◆ Exercise objective
Retype every line of the material that follows, keeping all wording, numbers and punctuation unchanged.

◆ Data section
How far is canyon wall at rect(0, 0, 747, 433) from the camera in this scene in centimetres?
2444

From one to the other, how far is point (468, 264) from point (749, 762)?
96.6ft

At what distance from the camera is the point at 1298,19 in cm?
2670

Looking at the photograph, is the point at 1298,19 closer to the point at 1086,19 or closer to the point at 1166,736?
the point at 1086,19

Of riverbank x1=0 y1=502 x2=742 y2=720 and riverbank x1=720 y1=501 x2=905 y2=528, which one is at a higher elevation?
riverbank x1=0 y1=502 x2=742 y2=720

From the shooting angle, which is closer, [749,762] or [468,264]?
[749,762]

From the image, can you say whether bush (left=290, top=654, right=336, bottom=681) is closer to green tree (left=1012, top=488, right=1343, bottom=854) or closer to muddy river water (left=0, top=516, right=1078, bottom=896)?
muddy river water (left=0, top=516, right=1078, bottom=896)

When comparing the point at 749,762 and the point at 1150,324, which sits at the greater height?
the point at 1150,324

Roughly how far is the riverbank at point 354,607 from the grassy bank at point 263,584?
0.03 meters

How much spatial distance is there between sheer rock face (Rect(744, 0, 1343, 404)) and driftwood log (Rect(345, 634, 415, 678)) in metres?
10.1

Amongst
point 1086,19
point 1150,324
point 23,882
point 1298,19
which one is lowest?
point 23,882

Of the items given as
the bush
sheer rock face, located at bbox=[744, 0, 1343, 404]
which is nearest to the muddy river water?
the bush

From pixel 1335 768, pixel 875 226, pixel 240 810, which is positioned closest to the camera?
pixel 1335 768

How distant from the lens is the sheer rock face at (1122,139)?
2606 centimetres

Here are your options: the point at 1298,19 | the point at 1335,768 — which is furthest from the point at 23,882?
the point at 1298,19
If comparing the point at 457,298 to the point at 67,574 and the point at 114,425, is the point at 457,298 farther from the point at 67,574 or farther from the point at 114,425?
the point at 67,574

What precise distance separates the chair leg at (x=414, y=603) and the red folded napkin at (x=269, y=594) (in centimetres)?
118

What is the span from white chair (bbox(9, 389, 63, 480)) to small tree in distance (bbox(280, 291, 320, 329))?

◆ Answer to the exercise
How far is canyon wall at rect(0, 0, 747, 433) from the camera in this scene in centimetres?
2444

From one to the other, how far is point (468, 264) from point (749, 762)?
96.6ft

At what distance from the camera is the point at 1298,19 in cm?
2670

Looking at the photograph, is the point at 1298,19 closer to the point at 1086,19 or closer to the point at 1166,736?
the point at 1086,19

Of riverbank x1=0 y1=502 x2=742 y2=720 and riverbank x1=720 y1=501 x2=905 y2=528, which one is at a higher elevation?
riverbank x1=0 y1=502 x2=742 y2=720

From the shooting angle, which is closer, [749,762] or [468,264]?
[749,762]

From the image, can you say whether bush (left=290, top=654, right=336, bottom=681) is closer to green tree (left=1012, top=488, right=1343, bottom=854) or closer to muddy river water (left=0, top=516, right=1078, bottom=896)?
muddy river water (left=0, top=516, right=1078, bottom=896)

When comparing the point at 749,762 and the point at 1150,324, which sits at the greater height?
the point at 1150,324

Roughly how far is the riverbank at point 354,607 from the grassy bank at point 263,584?
0.03 meters

How much spatial distance is there between sheer rock face (Rect(744, 0, 1343, 404)) and driftwood log (Rect(345, 634, 415, 678)) in metres?
10.1

Amongst
point 1086,19
point 1150,324
point 23,882
point 1298,19
which one is lowest?
point 23,882

Of the items given as
the bush
sheer rock face, located at bbox=[744, 0, 1343, 404]
which is nearest to the muddy river water?
the bush

From pixel 1335 768, pixel 875 226, pixel 240 810, which is positioned closest to the camera?
pixel 1335 768

How distant from the lens is the sheer rock face at (1122,139)?
2606 centimetres

Here are your options: the point at 1298,19 | the point at 1335,768 — which is furthest from the point at 23,882?
the point at 1298,19
If comparing the point at 457,298 to the point at 67,574 and the point at 114,425, is the point at 457,298 farther from the point at 67,574 or farther from the point at 114,425?
the point at 67,574

What precise distance separates the chair leg at (x=414, y=603) and the red folded napkin at (x=269, y=594) (in centimetres)?
118

What is the span from white chair (bbox(9, 389, 63, 480)) to small tree in distance (bbox(280, 291, 320, 329))?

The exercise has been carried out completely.